• Zitierter Auszug:
╔══

Die Antwort ist einfach. Nein, ist es nicht. Die ABC-Kette reißt in Manows Buch über „Die zentralen Nebensächlichkeiten der Demokratie“ nur deshalb nicht, weil viele Kapitel mit grenzenlos kryptischen Titeln ins Glied gezwungen werden: G wie „Gullydeckel (und Kokosnüsse – und Kamele)“, K wie „Kinsley gaffe“, Ö wie „Öltanks (ich bin zwei)“ oder auch S wie „Stamina“. Noch Fragen?
Beim Blick ins Inhaltsverzeichnis ist der erste Eindruck des Lesers: maximale Orientierungslosigkeit. Das ist nur einer der Gründe, warum dieses Buch schwer daran zu tragen hat, ein Wörterbuch zu sein. Und es ist bedauerlich, denn viele Gedanken, die sich hinter den Kapitelüberschriften im wahrsten Sinne des Wortes verbergen, wären es durchaus wert, entdeckt zu werden. Der Bremer Politologe Manow will dem Wesen der Demokratie nicht über ihre Theorie näherkommen, sondern über ihre alltägliche Praxis, über ihre „zentralen Nebensächlichkeiten“ und vermeintlichen Selbstverständlichkeiten: Warum sprechen Politiker, wie sie sprechen? Warum kleiden sie sich, wie sie sich kleiden? Warum wohnen sie, wie sie wohnen? Warum wählen wir, wie wir wählen? Und was verrät das alles über die Demokratie – und über uns, die Wähler? Immer wieder findet Manow Antworten, die überzeugen – oder, je nach Blickwinkel, zum Widerspruch anregen.
Merkels Raute zum Beispiel. Bedeutet sie tatsächlich gar nichts, wie die Kanzlerin einmal versicherte? Manow glaubt das nicht. Für ihn ist Merkels Raute ein Abwehrreflex gegen eine übergriffige Öffentlichkeit, die den Politiker einer ständigen Beobachtung unterzieht, die jede kleine Geste, jedes Wort, jede Gesichtsregung interpretiere, kritisiere, imitiere, lächerlich oder verächtlich mache. „Der politische Repräsentant“, schreibt Manow, „gehört gänzlich den Repräsentierten“. Und in einem Akt von Notwehr gibt er ihnen: nichts. „Politisches Überleben durch mediales Totstellen – indem man zur Statue erstarrt und ikonisch wird.“ Um eine Inszenierung handle es sich also gerade nicht, denn: „Nicht der Politiker inszeniert sich, sondern wir ihn“.

╚══

• Zu prüfende Daten:
╔══

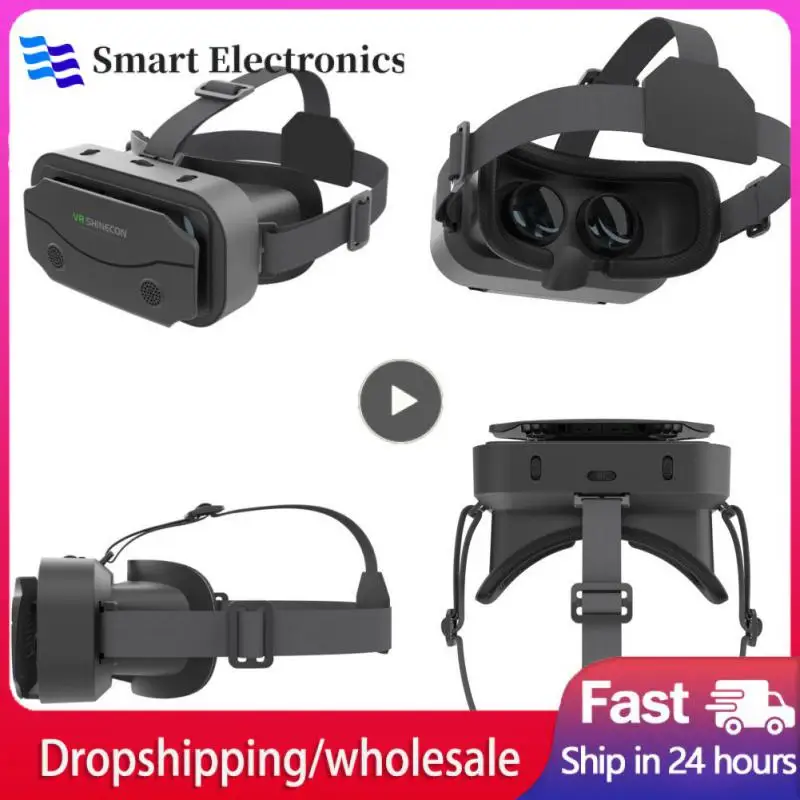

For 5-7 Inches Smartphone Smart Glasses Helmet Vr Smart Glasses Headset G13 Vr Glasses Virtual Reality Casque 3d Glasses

╚══
╔══

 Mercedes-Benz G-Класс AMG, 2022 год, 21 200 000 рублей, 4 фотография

╚══

• Aufgabe: Schreiben Sie die Buchbesprechung zu Manows „Die zentralen Nebensächlichkeiten der Demokratie“ im Anschluss an ihren letzten Satz weiter.

• Lösung:
Wären wir nicht – Stichwort Wörterbuch – bereits beim Buchstaben R, könnte man sagen: Damit ist der Ton gesetzt. Denn egal, welche Nebensächlichkeiten des Politischen Manow sich in den anderen Kapiteln vornimmt und anekdotenreich analysiert, das Ergebnis bleibt stets mehr oder minder das Gleiche: In der medial bis in die letzte Ecke ausgeleuchteten Demokratie ist es für ihn der Wähler, der das Erscheinungsbild der Politik formt. Die Sprache der Politiker, ihre Häuser, ihre Frisuren, ihre Vorlieben beim Essen, ihre sportlichen Aktivitäten, ihr Verhältnis zu Tieren und Alkohol – alles „Normcore“, austauschbar, glatt geschliffen in der Druckkammer der Öffentlichkeit. Das politische Personal versammelt sich in der demokratisch akzeptablen Mitte und „panzert“ sich ein – sprachlich, äußerlich, menschlich.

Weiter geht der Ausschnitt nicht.